Terminus

sophie-dulac

Terminus

7 am, Londres Heathrow, arrivée du vol TP364 au Terminal 3

Une avalanche de lumière se déverse à l'intérieur de la soute quand la porte s'ouvre. Je n'ai pas le temps d'être éblouie, un bagagiste me renverse brusquement dans un conteneur. Le chariot brinquebalant quitte l'avion. Sans ménagement et en cadence, je suis déposée sur un long tapis roulant parmi tout un capharnaüm de bagages.

Le tapis se déplie lentement à l'intérieur, des dizaines de mains se saisissent alors de leur cargaison. Grosse ou petite, de toutes couleurs, de toutes matières, difforme ou parfaite, estampillée de marques prestigieuses ou vulgaire paquetage composé de sacs de déménagement améliorés, tous trouvent preneur. Je n'en finis plus de faire des tours. Le triste carrousel me donne la tournis. Je réalise qu'il n'y a plus que moi qui défile ainsi dans une salle déserte. La foule des voyageurs comblée d'avoir retrouvé son bien s'est dissoute

petit à petit dans le grand hall.

Ils sont deux, ils courent, l'un deux m' agrippe au passage et m' arrache à la solitude de mon tapis pour me tenir dans ses bras. Je sens battre son cœur, sa sueur perle sur son torse, sa chemise est suintante. Ils obliquent et empruntent un long couloir, une porte claque derrière nous.

 8.55 am, Londres Heathrow, toilettes hommes, Terminal 3


Ils me tripotent, me secouent, m'invectivent et me rossent à grands coups de baskets sales. Je pense qu'ils désirent m'ouvrir. Mon système de fermeture ne cède pas malgré leurs assauts de plus en plus violents. L'un deux m'empoigne et me jette sur un coin de lavabo à plusieurs reprises. Finalement, ils m'éventrent avec un couteau à cran d'arrêt m’écartèlent et me vident. Tout mon chargement est largué, éparpillé et piétiné. Ils m'abandonne après s'être repus en se carapatant, véloces et impitoyables. Je reste là démembrée sous le sèche mains qui vomit son air chaud sur ce qui reste de moi.

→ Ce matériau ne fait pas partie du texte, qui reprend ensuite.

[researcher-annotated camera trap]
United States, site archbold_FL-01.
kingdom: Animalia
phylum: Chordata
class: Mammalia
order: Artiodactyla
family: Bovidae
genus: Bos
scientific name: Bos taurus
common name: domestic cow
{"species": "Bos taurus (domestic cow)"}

12.45 pm, Londres Heathrow, hangar des objets trouvés


A  Au bout d'une allée vertigineuse, je campe à l'emplacement 137.

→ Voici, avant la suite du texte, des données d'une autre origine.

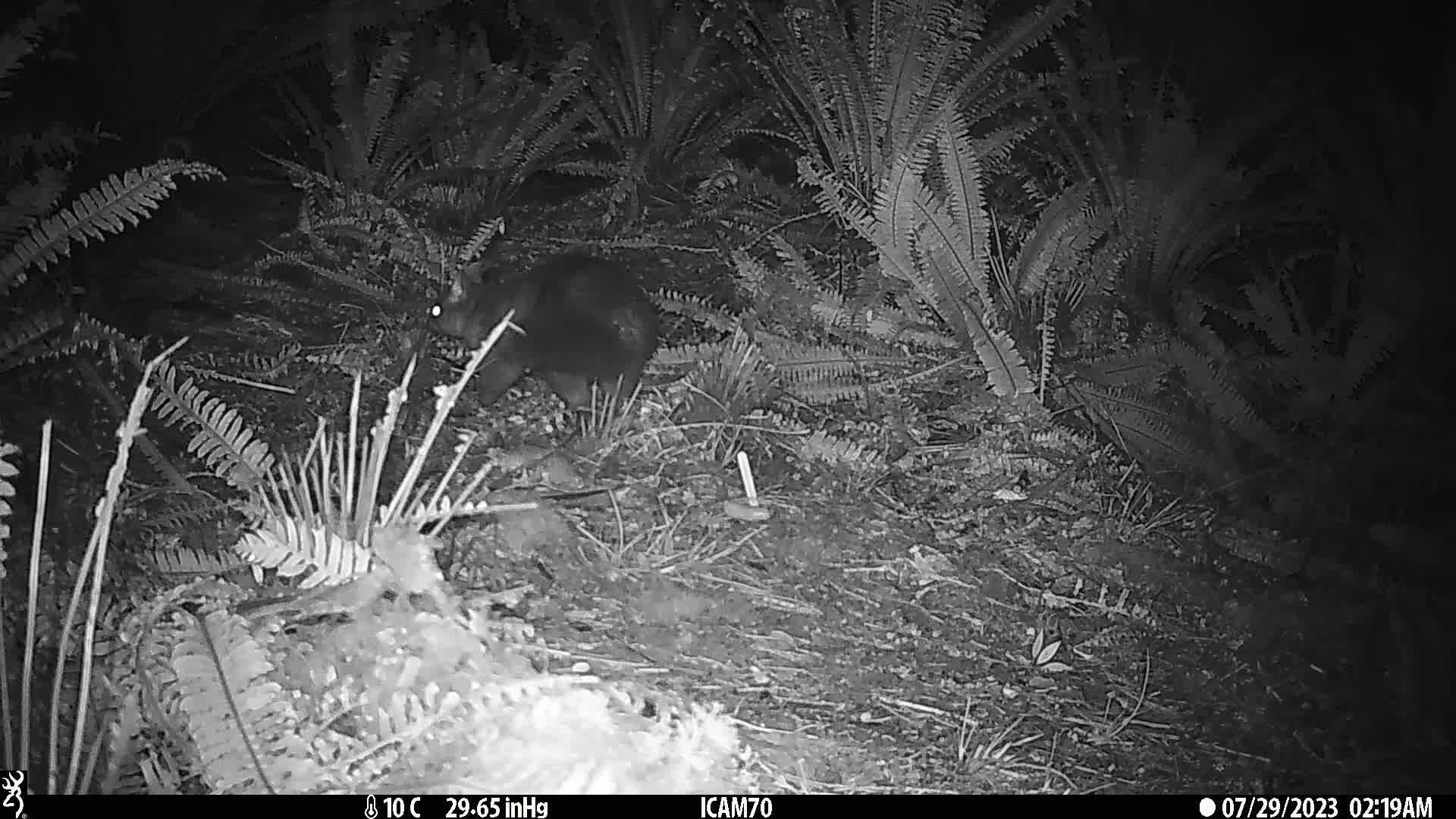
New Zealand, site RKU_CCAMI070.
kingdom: Animalia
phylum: Chordata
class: Mammalia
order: Diprotodontia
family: Phalangeridae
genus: Trichosurus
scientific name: Trichosurus vulpecula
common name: common brushtail possum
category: possum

Sanglée par de la grosse ficelle, ils ont essayé de me rendre une apparence acceptable pour que je puisse à nouveau maintenir mon barda. Ma grosse balafre est colmatée par un chatterton jaune vif.

Cabossée, tuméfiée, bouffie mais en même temps si vide, je me languis dans l'obscurité glacée.

J'ai perdu ma raison d'être, je ne transporte plus que ma peine.

Qui se soucie de moi ?

Allée E, emplacement 137.

      À Gisèle.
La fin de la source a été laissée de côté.